日本の規制当局である金融庁は、仮想通貨交換業者に対して非常に強い権限を持っている。規制当局であることから、当然と言えば、当然であるものの、海外の仮想通貨取引所に警告を出すなど法律的に強制力を持たない行為も行ってきた。

 

しかし、Coincheck やZaif のハッキング事件を受けて、金融庁は、日本の仮想通貨市場に対してさらに厳しい規制を作っていくと予想される。

 

その上で金融庁は、仮想通貨も膨んだ活動報告書を公開した。

 

・金融庁が発表した活動報告書について

金融庁は、独自のサービスとして金融商品などの相談窓口として金融サービス利用者相談室を開設している。仮想通貨に関するものは賃金の相談よりも多く、約6000件もの相談が寄せられている。

 

一般的な問い合わせが最も多く、行政に対する要望なども件数の中に含まれている。そして、活動報告書では仮想通貨研究会の発足理由についても触れられた。

 

仮想通貨研究会の発足は、2018年1月のCoincheck の事件や登録業者やみなし業者の体制の不備、仮想通貨の価値の変動に対してユーザーの保護が十分でない、ICO 以外の資金調達方法が登場していることが要因として挙げられている。

 

加えて言えば、Coincheck やZaif のハッキングは、仮想通貨交換業者に問題があり、仮想通貨の仕組みそのものに致命的なバグやリスクがあったわけではない。
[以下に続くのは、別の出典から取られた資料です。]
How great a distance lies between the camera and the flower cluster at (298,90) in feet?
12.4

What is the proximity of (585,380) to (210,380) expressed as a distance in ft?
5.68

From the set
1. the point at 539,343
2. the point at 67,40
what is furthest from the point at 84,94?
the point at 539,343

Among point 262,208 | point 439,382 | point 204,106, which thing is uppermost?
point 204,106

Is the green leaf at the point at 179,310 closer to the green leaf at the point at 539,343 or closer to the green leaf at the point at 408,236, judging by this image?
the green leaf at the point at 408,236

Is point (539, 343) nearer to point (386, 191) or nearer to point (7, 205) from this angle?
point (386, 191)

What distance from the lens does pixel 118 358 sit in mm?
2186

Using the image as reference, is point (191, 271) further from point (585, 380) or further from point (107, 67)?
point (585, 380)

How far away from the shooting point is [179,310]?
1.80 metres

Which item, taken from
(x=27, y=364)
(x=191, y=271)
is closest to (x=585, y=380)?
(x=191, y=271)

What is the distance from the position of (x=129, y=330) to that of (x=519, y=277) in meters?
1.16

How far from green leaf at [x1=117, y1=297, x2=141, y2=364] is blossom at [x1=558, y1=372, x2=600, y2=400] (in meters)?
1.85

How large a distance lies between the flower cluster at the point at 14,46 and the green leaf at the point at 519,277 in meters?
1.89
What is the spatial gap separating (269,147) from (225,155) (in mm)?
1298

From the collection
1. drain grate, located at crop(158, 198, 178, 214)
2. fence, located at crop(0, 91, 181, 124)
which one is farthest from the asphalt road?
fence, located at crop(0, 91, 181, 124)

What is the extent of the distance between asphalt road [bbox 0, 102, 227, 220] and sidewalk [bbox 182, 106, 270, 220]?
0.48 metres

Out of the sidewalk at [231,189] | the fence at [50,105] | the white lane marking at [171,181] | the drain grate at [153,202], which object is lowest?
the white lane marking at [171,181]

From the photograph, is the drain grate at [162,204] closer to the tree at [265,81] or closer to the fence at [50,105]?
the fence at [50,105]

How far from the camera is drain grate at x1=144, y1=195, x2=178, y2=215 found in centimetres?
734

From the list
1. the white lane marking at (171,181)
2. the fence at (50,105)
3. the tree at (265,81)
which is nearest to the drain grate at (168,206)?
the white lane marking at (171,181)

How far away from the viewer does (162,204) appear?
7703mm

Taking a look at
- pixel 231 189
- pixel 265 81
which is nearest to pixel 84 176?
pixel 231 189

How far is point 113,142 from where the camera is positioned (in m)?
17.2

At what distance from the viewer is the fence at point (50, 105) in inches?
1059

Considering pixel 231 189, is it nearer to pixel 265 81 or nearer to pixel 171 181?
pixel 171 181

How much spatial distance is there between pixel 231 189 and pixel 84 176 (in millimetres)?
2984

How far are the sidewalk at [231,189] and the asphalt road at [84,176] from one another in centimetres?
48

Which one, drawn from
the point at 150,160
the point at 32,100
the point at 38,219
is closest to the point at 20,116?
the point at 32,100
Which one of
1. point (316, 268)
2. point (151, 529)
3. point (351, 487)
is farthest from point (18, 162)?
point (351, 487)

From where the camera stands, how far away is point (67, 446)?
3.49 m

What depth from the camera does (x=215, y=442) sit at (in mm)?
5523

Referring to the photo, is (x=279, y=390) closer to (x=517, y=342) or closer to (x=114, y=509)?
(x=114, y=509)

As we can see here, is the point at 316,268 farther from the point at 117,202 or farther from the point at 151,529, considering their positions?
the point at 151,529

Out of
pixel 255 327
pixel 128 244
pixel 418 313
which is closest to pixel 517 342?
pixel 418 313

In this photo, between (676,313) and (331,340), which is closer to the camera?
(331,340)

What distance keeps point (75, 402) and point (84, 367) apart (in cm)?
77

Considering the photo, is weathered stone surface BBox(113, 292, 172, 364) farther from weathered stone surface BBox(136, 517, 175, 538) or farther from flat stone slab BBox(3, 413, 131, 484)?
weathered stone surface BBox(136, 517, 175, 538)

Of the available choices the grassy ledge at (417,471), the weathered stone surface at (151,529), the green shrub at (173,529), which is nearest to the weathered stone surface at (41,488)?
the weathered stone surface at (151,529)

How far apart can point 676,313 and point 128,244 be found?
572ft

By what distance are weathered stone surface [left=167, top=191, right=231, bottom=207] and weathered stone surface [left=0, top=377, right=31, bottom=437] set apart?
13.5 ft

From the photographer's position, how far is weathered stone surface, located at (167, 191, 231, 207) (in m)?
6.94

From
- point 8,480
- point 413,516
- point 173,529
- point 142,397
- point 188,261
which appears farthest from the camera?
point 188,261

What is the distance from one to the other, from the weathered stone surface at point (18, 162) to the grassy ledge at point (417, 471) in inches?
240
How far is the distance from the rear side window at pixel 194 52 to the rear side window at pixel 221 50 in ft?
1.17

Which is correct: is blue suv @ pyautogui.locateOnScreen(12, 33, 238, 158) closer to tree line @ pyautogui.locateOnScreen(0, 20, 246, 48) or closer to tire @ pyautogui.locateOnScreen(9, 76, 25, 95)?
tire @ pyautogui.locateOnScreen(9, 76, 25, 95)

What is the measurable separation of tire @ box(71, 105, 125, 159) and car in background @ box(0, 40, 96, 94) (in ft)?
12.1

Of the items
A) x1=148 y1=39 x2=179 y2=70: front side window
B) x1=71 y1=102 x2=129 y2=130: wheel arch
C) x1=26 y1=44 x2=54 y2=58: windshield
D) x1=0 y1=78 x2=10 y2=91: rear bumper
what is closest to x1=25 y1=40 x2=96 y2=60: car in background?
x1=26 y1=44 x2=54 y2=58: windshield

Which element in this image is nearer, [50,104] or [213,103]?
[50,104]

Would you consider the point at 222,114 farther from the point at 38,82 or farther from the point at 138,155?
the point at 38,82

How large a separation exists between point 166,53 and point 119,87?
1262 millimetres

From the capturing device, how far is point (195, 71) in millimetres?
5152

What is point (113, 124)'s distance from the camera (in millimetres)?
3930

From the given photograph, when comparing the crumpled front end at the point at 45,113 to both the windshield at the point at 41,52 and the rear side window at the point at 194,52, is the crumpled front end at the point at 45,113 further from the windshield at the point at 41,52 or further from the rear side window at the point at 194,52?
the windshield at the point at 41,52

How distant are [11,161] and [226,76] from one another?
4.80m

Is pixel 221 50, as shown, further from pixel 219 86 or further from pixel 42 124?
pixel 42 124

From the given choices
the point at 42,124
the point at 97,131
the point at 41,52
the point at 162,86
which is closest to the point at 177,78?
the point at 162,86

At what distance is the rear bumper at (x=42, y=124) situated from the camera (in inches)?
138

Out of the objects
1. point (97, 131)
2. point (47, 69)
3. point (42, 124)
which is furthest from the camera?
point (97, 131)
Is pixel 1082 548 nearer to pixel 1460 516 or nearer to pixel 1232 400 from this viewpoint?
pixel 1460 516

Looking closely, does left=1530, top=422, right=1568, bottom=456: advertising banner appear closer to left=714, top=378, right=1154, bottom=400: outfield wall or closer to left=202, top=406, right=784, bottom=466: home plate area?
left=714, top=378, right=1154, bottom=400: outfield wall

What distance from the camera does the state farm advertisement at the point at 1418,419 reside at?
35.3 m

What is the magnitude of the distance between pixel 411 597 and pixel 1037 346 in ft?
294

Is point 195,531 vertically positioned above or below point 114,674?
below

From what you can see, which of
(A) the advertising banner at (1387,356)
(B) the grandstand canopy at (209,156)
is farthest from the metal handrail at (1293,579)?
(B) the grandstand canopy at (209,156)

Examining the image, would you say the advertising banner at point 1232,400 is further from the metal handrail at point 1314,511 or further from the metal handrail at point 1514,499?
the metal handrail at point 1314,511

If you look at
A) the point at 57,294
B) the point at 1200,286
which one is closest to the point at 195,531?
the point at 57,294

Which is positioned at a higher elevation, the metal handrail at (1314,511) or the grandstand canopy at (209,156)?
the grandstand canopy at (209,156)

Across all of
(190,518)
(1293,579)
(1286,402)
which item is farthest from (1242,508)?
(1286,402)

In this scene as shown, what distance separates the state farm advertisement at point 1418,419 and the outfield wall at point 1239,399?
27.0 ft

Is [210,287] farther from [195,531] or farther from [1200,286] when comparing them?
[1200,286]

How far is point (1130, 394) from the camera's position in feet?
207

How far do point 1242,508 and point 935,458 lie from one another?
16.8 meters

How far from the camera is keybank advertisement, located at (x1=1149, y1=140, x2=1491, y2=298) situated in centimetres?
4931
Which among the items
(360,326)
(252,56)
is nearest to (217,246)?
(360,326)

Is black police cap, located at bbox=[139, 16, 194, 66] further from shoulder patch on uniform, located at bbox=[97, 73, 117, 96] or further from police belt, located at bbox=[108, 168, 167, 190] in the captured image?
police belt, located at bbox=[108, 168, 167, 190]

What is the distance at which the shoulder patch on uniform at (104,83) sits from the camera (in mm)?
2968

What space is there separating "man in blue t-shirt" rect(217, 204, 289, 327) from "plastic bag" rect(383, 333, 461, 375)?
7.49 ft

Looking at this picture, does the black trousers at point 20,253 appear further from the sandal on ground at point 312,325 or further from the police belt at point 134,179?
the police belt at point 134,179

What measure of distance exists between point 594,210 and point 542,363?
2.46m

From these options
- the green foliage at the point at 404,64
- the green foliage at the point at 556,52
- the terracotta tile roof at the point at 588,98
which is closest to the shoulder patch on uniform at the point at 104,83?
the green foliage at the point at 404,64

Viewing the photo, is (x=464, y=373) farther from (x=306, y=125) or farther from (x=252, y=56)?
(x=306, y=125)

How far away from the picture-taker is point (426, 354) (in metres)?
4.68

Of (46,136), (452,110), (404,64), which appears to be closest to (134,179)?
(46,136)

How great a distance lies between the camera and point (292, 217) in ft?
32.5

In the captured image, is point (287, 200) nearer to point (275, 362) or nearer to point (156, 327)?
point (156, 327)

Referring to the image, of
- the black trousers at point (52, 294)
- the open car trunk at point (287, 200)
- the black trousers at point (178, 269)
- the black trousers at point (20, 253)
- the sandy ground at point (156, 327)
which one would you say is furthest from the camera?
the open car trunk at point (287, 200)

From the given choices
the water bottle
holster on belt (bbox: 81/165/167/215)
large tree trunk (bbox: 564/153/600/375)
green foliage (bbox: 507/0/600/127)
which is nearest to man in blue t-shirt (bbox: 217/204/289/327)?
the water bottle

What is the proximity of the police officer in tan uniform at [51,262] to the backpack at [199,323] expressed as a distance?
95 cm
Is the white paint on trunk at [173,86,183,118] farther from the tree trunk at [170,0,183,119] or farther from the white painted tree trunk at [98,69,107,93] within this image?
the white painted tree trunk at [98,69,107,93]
また、法的な整備の遅れや仮想通貨交換業者の取り締まりの遅れなどは、規制当局である金融庁も無関係ではない。

 

その上で、金融庁による行政処分などの命令による業務改善を強制的に命じてきたものの、本当に安心できる体制が日本の仮想通貨市場にあるのかどうかも発表されていない。

 

仮想通貨取引所は多くの仮想通貨や法定通貨を扱っていることから、サイバー攻撃の対象となりやすく、今でも多くハッカーからねらわれていることは予想できる。そのような状況であっても、セキュリティを強固に保っている仮想通貨交換業者は日本でも多数存在しており、それらの業者にユーザーが集まりつつある。また、金融庁はブロックチェーン技術に力を入れていくと発表していることから今後もその動向を見守っていく必要があるだろう。